--- Selected text ---

Friday, July 31, 2020

How do Jordanians view the efforts to bring the Sbarro bomber to justice? - by Arnold Roth

Our comment: From the outset let it be clear. While the focus here is a woman who confesses publicly and repeatedly to bombing a restaurant filled with children, and who faces the likelihood of a lifetime sentence if she is ever put on trial in Washington DC, the author of this op ed is concerned with what this says about the view the United States has of the Hashemite Kingdom of Jordan. The fugitive killer and what she did raises not a single word of criticism in what follows. There is a victim in this narrative according to the pundit who write this. That victim is Jordan. 

Arnold/Frimet Roth
.. 
This Ongoing War.. 
28 July '20.. 

It doesn't matter which Arab publication carried the article below. Or the identity or credentials of the person who wrote it. Or that person's religious, ideological or political alignment. 

Those are among the lesser aspects that ought to be on people's minds as they consider its contents.

---

• **Your tasks**:
- A) Quote the post on the Sbarro bomber from "Our comment: From" to "28 July '20..".
- B) According to the comment that opens the post on the Sbarro bomber, whom does the op-ed's author present as the victim?

--- Data ---

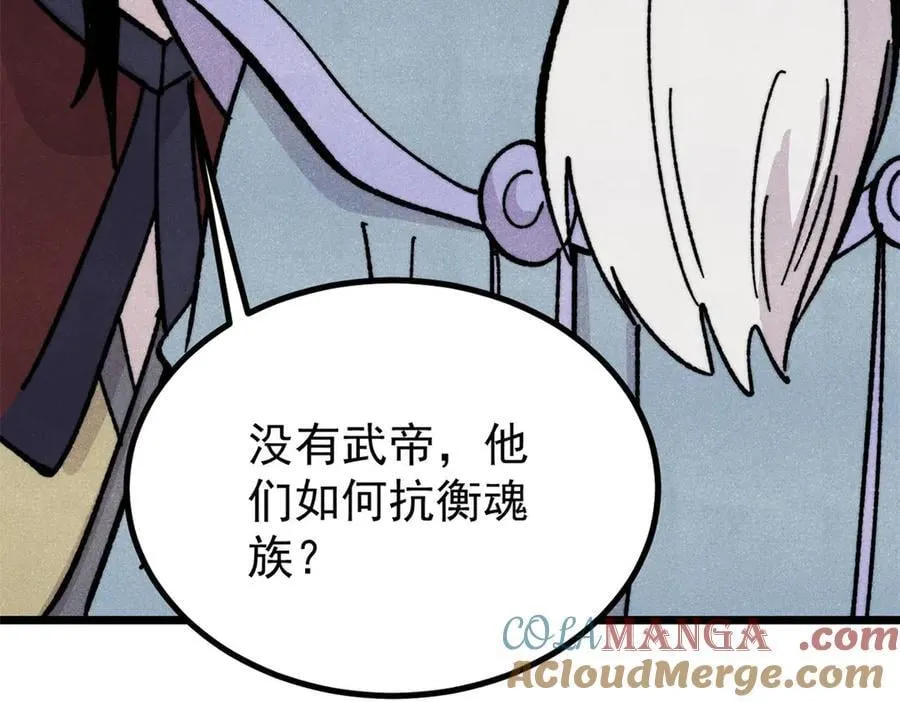 433 先下手为强 第125页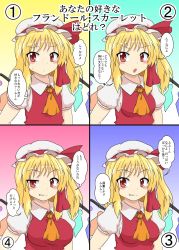 Rule 34 | 1girl, :o, alternate breast size, ascot, asymmetrical hair, blonde hair, breast expansion, breasts, closed mouth, collared shirt, crystal, demon wings, eyebrows, fang, fang out, flandre scarlet, flat chest, hat, hat ribbon, highres, large breasts, looking at viewer, medium breasts, mikazuki neko, mob cap, multiple views, puffy short sleeves, puffy sleeves, red eyes, red vest, ribbon, shirt, short sleeves, side ponytail, small breasts, smug, tooth, touhou, vest, white hat, wing collar, wings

---

• **Solutions to each task**:
- A)
Our comment: From the outset let it be clear. While the focus here is a woman who confesses publicly and repeatedly to bombing a restaurant filled with children, and who faces the likelihood of a lifetime sentence if she is ever put on trial in Washington DC, the author of this op ed is concerned with what this says about the view the United States has of the Hashemite Kingdom of Jordan. The fugitive killer and what she did raises not a single word of criticism in what follows. There is a victim in this narrative according to the pundit who write this. That victim is Jordan. 

Arnold/Frimet Roth
.. 
This Ongoing War.. 
28 July '20..

- B) Jordan.